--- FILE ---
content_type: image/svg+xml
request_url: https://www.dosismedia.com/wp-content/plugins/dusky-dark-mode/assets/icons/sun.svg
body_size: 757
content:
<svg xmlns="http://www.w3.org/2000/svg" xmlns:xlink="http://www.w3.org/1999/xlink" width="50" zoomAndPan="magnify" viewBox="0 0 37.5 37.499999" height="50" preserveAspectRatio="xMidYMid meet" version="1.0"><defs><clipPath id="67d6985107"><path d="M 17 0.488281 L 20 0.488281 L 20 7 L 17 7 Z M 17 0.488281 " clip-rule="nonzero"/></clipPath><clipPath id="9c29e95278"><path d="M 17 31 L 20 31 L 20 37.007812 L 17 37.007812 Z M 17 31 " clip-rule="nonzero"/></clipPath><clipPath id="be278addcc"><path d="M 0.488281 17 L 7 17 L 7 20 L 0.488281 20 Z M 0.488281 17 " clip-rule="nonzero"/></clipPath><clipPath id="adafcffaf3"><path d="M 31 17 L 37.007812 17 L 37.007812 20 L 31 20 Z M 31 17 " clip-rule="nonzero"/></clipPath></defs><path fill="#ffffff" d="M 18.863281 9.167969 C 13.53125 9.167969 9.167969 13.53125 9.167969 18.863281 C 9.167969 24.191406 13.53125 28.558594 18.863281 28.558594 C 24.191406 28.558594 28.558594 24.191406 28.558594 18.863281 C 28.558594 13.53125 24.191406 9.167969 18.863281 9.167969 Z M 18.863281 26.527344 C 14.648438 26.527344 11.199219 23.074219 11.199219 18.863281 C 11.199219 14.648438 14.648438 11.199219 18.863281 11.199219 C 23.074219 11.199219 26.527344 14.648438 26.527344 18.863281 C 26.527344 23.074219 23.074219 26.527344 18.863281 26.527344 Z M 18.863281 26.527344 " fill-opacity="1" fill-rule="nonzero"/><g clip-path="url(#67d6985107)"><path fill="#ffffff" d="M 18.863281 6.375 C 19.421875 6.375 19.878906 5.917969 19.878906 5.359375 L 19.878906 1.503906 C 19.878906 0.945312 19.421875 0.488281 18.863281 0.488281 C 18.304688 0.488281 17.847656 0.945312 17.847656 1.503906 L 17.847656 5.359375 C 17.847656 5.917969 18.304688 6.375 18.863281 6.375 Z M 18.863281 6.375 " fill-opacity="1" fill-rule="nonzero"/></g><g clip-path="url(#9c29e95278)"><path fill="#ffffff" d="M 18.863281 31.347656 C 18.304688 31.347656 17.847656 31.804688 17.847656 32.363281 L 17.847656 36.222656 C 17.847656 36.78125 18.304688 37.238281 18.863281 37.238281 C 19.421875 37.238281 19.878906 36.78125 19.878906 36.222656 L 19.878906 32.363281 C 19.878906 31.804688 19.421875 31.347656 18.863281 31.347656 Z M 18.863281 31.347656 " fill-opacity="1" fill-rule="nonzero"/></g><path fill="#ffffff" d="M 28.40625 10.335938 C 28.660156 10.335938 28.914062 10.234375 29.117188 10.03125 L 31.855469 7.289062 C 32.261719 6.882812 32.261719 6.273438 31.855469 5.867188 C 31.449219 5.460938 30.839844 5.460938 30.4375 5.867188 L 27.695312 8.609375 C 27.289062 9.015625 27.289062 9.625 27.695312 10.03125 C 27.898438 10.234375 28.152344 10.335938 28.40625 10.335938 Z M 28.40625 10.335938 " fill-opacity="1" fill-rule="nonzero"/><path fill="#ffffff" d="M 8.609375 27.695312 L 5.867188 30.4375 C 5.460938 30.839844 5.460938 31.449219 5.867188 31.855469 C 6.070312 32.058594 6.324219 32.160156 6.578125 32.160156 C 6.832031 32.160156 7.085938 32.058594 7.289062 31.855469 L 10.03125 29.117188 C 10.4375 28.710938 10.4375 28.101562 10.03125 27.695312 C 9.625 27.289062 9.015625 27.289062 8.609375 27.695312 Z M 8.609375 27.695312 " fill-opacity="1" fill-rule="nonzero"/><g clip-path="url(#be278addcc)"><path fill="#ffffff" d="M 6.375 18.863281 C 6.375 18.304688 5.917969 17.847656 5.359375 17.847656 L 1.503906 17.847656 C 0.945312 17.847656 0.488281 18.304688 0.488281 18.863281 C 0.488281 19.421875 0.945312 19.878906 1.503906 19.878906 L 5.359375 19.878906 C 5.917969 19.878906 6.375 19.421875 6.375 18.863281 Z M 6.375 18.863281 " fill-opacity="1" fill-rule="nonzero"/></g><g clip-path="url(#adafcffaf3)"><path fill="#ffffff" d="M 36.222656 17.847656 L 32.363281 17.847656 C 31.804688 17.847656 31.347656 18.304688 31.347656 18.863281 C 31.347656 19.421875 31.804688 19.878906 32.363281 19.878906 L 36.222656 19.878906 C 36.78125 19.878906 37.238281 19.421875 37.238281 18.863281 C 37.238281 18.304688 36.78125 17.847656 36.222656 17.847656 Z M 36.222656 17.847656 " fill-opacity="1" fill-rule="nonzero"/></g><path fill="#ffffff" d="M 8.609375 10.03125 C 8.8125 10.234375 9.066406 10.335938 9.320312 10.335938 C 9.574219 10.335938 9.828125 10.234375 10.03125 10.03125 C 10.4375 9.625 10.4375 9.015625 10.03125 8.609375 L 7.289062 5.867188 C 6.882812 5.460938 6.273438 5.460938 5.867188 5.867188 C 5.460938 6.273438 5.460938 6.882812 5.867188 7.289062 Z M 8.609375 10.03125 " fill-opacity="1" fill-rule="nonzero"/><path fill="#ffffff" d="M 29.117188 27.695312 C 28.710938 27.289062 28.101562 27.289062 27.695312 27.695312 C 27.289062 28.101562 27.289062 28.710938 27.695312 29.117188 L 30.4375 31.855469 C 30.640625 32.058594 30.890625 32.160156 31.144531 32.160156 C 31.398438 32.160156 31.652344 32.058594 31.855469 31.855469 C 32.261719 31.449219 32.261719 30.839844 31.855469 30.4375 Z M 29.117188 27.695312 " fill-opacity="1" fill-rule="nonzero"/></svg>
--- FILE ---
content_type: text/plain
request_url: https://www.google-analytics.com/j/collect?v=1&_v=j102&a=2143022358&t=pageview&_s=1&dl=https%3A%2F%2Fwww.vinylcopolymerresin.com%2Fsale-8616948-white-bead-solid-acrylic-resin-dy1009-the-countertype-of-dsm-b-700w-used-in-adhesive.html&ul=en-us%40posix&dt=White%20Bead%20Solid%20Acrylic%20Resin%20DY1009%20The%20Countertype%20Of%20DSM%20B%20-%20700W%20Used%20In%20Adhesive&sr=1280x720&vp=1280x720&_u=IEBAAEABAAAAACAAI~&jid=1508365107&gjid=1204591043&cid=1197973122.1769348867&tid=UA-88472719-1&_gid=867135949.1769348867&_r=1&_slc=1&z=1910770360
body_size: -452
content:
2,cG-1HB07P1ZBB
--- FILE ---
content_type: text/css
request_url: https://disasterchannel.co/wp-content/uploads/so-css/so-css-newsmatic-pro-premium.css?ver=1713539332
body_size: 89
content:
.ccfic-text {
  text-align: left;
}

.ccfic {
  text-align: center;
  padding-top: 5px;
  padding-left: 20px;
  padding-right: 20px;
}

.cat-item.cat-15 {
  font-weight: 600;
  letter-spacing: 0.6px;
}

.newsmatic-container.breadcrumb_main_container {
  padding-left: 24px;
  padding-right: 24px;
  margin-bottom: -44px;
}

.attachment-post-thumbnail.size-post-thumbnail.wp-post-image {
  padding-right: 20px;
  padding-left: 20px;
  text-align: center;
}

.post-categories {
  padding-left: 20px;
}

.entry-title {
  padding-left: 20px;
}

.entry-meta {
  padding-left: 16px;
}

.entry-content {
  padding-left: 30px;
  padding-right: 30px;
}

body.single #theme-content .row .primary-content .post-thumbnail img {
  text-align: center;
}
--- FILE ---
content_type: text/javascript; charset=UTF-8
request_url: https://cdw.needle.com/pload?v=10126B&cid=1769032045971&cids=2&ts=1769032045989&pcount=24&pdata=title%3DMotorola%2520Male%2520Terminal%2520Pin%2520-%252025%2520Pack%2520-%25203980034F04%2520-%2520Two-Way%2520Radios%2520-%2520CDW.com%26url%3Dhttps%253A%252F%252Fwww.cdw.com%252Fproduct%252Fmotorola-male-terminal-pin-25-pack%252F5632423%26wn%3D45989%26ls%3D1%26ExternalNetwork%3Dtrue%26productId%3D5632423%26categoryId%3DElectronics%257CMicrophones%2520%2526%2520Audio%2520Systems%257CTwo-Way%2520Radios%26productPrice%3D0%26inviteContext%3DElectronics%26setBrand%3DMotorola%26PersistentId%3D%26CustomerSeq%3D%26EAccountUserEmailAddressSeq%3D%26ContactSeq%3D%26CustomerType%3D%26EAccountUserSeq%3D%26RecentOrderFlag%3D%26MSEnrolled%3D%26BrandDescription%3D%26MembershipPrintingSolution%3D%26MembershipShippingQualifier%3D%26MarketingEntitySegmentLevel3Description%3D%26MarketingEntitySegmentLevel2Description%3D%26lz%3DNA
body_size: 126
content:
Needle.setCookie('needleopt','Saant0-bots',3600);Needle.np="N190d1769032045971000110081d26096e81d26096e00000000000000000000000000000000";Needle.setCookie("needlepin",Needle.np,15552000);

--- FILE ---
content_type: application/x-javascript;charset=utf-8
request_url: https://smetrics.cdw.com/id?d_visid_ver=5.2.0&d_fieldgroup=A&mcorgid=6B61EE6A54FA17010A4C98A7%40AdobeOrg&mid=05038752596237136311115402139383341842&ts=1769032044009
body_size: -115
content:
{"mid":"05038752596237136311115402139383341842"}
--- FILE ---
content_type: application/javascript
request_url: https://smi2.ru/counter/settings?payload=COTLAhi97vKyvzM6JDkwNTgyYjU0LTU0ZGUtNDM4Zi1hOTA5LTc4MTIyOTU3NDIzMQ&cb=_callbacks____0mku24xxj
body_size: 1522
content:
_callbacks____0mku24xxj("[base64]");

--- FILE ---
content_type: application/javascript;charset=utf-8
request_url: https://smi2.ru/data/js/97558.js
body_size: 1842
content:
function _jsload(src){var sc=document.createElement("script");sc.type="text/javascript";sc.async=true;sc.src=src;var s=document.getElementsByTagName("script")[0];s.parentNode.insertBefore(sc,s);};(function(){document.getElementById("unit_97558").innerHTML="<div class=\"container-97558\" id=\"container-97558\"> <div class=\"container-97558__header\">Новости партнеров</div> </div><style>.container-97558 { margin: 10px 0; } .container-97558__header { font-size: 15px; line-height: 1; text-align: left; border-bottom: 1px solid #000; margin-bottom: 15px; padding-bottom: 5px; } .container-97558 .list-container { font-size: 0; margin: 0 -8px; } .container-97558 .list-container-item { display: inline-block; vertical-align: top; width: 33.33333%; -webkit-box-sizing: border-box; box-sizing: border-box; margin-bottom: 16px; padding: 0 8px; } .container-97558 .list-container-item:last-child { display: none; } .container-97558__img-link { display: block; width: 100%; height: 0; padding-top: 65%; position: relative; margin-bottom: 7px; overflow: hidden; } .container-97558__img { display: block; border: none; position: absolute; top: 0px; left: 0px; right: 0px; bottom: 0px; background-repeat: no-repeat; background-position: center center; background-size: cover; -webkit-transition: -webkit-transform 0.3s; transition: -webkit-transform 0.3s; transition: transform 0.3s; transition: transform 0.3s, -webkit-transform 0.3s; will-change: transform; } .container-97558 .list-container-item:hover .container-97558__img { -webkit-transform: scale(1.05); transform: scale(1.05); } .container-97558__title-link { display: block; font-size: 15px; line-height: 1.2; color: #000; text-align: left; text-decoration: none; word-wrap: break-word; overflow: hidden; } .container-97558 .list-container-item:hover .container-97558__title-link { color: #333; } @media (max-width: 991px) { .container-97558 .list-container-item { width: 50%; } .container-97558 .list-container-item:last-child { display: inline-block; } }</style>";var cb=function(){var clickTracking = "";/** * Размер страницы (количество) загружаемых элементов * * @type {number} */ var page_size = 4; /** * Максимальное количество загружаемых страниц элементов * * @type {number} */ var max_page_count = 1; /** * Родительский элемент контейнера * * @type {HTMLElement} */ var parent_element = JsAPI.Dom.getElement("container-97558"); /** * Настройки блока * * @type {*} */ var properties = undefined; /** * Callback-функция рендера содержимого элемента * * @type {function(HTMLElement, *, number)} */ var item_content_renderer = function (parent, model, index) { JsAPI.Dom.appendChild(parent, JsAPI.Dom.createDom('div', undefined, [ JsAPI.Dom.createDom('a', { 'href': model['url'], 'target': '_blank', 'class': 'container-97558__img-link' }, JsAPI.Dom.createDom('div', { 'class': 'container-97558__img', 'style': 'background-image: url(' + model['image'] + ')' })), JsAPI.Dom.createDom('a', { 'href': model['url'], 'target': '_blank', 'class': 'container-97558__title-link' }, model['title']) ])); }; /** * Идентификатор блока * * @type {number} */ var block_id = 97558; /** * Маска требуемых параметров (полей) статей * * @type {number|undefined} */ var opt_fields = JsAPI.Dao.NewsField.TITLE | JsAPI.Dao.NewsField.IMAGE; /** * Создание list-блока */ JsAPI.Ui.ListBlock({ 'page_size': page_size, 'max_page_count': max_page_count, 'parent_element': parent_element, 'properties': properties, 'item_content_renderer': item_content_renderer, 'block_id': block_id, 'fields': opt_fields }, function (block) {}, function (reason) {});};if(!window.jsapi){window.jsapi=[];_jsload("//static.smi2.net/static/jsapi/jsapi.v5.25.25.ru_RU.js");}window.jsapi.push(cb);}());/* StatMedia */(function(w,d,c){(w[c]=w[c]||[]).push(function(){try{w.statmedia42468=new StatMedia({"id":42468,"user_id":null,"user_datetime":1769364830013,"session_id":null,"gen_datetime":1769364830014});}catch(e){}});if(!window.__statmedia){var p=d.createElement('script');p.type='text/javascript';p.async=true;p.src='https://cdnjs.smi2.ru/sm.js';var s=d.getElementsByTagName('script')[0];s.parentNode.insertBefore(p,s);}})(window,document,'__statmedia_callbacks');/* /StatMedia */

====================

- _Task item_: Since only a number is wanted, report how many lines of the listing include the word "entry".

- _Task response_: 3